Rows from a spatial reasoning dataset
----

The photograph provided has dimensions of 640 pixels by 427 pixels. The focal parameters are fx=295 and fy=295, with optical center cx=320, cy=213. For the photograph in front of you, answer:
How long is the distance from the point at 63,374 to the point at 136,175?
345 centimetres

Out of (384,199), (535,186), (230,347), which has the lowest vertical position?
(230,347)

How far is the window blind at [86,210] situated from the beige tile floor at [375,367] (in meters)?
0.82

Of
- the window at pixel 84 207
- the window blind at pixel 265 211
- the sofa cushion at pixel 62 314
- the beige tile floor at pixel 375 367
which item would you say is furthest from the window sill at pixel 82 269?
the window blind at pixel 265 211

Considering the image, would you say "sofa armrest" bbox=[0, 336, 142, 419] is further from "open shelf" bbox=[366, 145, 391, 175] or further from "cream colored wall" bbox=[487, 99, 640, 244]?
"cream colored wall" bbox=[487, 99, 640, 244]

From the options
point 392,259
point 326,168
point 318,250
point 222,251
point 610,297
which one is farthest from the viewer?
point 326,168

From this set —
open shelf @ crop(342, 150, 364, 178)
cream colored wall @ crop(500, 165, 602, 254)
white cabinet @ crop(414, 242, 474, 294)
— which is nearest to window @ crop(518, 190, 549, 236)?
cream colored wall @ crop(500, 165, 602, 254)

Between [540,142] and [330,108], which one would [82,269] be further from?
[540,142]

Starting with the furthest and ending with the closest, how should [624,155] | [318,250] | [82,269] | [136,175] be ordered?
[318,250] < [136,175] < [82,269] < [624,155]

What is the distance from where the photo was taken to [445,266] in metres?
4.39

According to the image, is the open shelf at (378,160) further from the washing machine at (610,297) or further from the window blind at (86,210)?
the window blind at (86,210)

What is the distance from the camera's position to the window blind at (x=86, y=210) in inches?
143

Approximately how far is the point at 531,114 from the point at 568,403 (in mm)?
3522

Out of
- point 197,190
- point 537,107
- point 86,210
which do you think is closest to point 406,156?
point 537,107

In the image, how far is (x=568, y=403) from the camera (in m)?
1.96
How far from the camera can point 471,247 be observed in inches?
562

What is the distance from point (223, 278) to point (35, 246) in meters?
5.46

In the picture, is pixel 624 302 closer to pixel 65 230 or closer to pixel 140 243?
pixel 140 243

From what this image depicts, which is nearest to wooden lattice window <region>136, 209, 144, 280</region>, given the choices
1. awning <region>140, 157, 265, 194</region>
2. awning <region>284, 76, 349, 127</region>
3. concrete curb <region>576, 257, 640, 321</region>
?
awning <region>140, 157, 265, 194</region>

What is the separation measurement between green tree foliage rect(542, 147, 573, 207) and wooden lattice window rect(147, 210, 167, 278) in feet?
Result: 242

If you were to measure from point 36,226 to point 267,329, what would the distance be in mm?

----

**What you have to do**
Repeat only what runs from the line holding "From what this" to the end of the data, keeping every line exactly as written, first and last included.

**Response below**
From what this image depicts, which is nearest to wooden lattice window <region>136, 209, 144, 280</region>, given the choices
1. awning <region>140, 157, 265, 194</region>
2. awning <region>284, 76, 349, 127</region>
3. concrete curb <region>576, 257, 640, 321</region>
?
awning <region>140, 157, 265, 194</region>

What is the separation measurement between green tree foliage rect(542, 147, 573, 207) and wooden lattice window rect(147, 210, 167, 278) in feet?
Result: 242

If you were to measure from point 36,226 to point 267,329, what would the distance be in mm?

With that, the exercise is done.